JOB:
Return each line that contains the string "right".

DATA ENTRIES:
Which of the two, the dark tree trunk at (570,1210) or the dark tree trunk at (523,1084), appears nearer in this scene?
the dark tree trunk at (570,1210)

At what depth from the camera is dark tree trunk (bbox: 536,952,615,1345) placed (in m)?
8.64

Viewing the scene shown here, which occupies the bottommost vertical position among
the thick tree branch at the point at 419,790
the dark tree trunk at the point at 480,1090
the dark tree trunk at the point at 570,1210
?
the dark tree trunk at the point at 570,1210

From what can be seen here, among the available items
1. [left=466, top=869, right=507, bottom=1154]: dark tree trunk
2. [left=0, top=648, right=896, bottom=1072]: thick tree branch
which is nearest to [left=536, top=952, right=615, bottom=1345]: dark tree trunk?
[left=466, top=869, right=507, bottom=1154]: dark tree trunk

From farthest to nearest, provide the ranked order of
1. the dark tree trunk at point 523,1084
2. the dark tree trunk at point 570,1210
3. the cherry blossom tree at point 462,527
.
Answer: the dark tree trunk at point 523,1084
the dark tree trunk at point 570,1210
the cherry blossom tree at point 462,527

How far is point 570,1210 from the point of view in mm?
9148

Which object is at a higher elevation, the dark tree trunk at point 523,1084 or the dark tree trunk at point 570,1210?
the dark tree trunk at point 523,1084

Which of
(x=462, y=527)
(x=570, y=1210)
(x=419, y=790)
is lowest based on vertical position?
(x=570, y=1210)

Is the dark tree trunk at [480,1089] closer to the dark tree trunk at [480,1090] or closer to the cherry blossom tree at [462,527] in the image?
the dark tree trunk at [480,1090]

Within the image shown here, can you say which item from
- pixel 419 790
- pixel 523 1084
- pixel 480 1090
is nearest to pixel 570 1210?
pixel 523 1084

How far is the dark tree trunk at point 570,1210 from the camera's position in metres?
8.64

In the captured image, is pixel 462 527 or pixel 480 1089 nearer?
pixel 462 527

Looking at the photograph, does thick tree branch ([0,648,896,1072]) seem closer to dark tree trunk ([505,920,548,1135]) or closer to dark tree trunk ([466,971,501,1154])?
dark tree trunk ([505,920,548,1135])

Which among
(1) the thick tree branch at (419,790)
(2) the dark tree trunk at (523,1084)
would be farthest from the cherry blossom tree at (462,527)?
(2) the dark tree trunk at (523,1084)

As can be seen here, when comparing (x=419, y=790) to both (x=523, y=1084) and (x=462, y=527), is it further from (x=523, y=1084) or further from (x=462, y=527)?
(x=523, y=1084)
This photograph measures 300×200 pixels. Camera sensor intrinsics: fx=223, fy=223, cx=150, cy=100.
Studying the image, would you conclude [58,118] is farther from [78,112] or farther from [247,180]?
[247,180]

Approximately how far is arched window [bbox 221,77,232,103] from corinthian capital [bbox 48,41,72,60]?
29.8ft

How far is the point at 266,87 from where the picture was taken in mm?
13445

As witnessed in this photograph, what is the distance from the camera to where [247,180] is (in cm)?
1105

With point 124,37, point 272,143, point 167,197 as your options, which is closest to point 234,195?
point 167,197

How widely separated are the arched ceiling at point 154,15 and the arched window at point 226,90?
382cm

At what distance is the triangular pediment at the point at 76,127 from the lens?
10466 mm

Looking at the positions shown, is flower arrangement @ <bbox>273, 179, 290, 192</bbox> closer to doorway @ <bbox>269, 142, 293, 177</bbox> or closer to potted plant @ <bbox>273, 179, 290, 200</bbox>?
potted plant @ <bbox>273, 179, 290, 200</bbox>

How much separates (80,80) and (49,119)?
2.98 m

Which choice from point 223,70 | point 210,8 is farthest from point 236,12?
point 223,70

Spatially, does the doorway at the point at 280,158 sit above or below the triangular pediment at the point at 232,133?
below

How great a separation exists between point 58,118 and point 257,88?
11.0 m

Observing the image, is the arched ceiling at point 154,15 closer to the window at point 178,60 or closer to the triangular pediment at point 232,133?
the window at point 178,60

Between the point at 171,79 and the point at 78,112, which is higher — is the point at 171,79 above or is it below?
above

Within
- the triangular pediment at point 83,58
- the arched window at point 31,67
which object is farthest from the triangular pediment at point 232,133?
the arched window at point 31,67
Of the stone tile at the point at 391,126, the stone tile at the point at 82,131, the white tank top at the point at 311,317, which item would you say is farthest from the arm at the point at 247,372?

OUTPUT:
1. [left=466, top=869, right=507, bottom=1154]: dark tree trunk
2. [left=0, top=648, right=896, bottom=1072]: thick tree branch
which is nearest to [left=536, top=952, right=615, bottom=1345]: dark tree trunk?
[left=466, top=869, right=507, bottom=1154]: dark tree trunk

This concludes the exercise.